The Court rejected the claimant’s argument. Recorder Browne-Wilkinson QC found it to be misconceived, on the basis that Portuguese substantive law was irrelevant to the test of the exercise of reasonable skill and care under the holiday contract. The judge had already queried the claimant’s approach in closing submissions, criticising the absence of any evidence of typical maintenance systems for sliding doors at premises or on ships in Portugal. The claimant had also argued that failure by the tour representative to report difficulty operating the doors (which she had experienced on occasions, though she had not seen them close suddenly) amounted to negligence.
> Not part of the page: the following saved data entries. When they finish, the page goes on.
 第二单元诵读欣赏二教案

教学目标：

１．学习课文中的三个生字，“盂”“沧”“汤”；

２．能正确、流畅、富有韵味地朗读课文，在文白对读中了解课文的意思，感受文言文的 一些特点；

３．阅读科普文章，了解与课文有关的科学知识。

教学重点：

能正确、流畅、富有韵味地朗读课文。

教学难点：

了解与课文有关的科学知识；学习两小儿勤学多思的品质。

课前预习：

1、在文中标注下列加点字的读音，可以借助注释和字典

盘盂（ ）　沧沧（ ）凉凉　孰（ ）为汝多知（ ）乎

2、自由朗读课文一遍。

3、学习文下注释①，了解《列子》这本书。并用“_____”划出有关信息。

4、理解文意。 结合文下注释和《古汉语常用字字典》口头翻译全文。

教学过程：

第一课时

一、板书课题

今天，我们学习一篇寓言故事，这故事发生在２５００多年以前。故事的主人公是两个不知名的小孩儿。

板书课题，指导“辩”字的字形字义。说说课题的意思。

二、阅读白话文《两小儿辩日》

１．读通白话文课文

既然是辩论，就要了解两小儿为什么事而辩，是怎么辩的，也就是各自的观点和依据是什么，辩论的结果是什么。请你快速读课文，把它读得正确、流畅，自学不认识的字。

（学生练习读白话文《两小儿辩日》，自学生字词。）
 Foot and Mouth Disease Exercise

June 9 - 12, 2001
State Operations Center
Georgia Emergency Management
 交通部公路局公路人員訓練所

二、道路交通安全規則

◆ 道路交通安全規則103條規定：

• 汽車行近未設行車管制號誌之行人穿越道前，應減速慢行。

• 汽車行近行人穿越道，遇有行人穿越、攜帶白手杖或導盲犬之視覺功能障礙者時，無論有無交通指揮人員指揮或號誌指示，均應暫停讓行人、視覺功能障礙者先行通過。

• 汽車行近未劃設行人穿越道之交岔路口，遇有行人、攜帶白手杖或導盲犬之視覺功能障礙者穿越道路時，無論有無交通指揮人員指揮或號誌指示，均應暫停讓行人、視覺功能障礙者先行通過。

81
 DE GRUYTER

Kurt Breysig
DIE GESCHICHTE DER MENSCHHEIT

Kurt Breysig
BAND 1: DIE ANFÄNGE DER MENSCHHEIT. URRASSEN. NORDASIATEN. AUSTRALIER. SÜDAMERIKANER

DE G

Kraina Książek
The claim was dismissed.

Whether the claim could have succeeded had the claimant relied upon expert engineering evidence will always remain uncertain: perhaps the ship’s maintenance regime and system of inspection was good enough and complied with the local standard. Certainly that was the defendant’s contention. The fact is, however, that the court simply had no evidence upon which to make such an assessment and so the decision not to query the claimant’s failure to request engineering evidence was fully justified. Without this, the claimant’s case appears to have been fatally flawed from the outset.

This case shows that it is risky for claimants to rely only upon legal experts to identify a local standard where it becomes apparent that there is no specific regulation. Conversely, defendant tour operators should not readily accept such evidence when claimants seek to rely upon it – what a foreign court might do is not strictly relevant to liability at English law (though it might be indicative in some situations). The case underlines the need to call evidence of local specialists in the relevant field even where the local law apparently creates a culture which provides consumers with a very high degree of protection. Such a culture may imply a high local standard of practice, but it does not prove it.. There can be no substitute for proper evidence of the local standard, custom or practice, relevant to the facts of the case in question.